Incinerating or Landfilling Mercury is Dangerous
Waste incinerators account for about 20% of our nation’s releases of mercuric gas into the environment. And landfills, some new studies suggest, contain high concentrations of the type of anaerobic bacteria that fix metallic mercury into methylmercury. When landfill containment systems are breached and leachate starts seeping out, the methylmercury migrates into the groundwater. It can also be off-gassed into the atmosphere and then returned to the earth through rain or snow.

We not only need to prevent the mercury currently in landfills or bound for incinerators from being released into the environment; we need to stop sending mercury-containing products there in the first place. How might this be done? There are a number of things we can do:

  • Safely recycle our mercury thermometers by taking them to the Boulder County Household Hazardous Waste facility and use a digital thermometer instead.
  • Use our power as consumers to choose products that do not contain mercury.
  • Press legislators to enact bans on mercury-containing products that are easily replaced with non-mercury alternatives. The cities of Duluth, Ann Arbor, and San Francisco have already done this with respect to mercury thermometers.
  • Phase out the use of mercury in computer components and implement better recovery programs for those mercury-containing products (like computers) currently in circulation.
  • Press for mandatory mercury emission limits at power generating stations, since currently there are no federal mercury standards for these facilities.
  • Reduce our use of electricity, or use electricity generated from renewable energy resources. Purchasing wind power is now an option for many Coloradoans.

In sum, we need to employ Zero Waste principles: designing for reuse, recyclability, and low-toxicity; and shifting responsibility for the recovery of products and packaging from consumers to the producers who make the goods in the first place. Through effective recovery programs for existing mercury and the phase-out of mercury in new products, the mercury currently circulating in our system can be kept from causing further harm to humans and to ecosystems.

**Data to examine:**
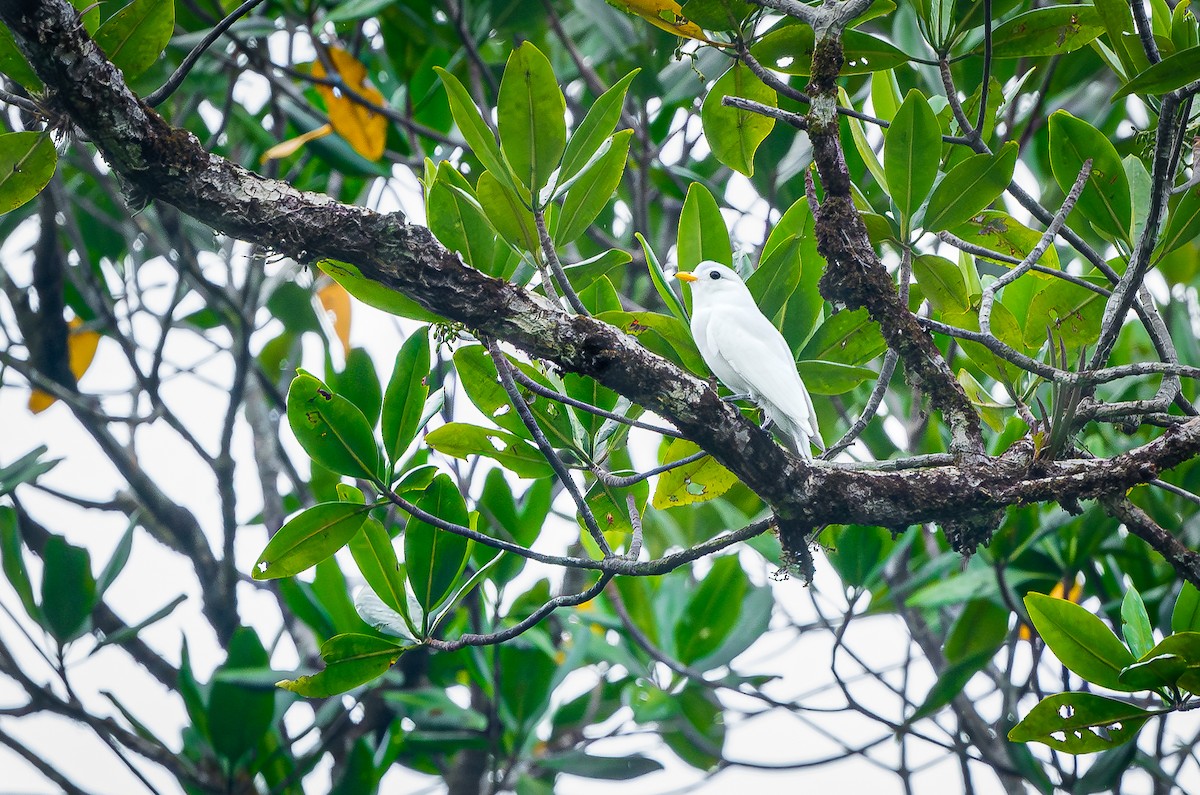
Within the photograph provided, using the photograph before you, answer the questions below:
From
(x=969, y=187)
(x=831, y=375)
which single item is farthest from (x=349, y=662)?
(x=969, y=187)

**Directions:**
1. In the text on mercury disposal, what share of the nation's releases of mercuric gas do waste incinerators account for?
2. Go on with the text on mercury disposal from the point where it stops.

**Results of the exercise:**
1. About 20%.

2.
 

EcoCycle Practices Zero Waste Principle of Reducing Toxicity
Mercury Thermometer Exchange Programs Are Practical First Step

This fall, EcoCycle teamed up with the Boulder County Household Hazardous Waste Program, the Boulder County Health Department, the Boulder Community Hospital and the Longmont United Hospital to provide opportunities for Boulder County residents to exchange their mercury thermometers for less toxic digital models.

On October 27th and November 17th, mercury thermometers were collected at exchange points in Boulder, Lafayette, and Longmont. 1500 digital thermometers were purchased for the exchanges with funding from the U of C Federal Credit Union. (Note: if you missed these events, you can recycle your mercury thermometer at Boulder County’s Household Hazardous Waste facility. Call 303-441-4800 for their hours. No digital thermometers will be provided in exchange.)

By replacing mercury thermometers with safer digital ones, we can eliminate a common household risk and prevent the environmental harm associated with this product’s ultimate disposal.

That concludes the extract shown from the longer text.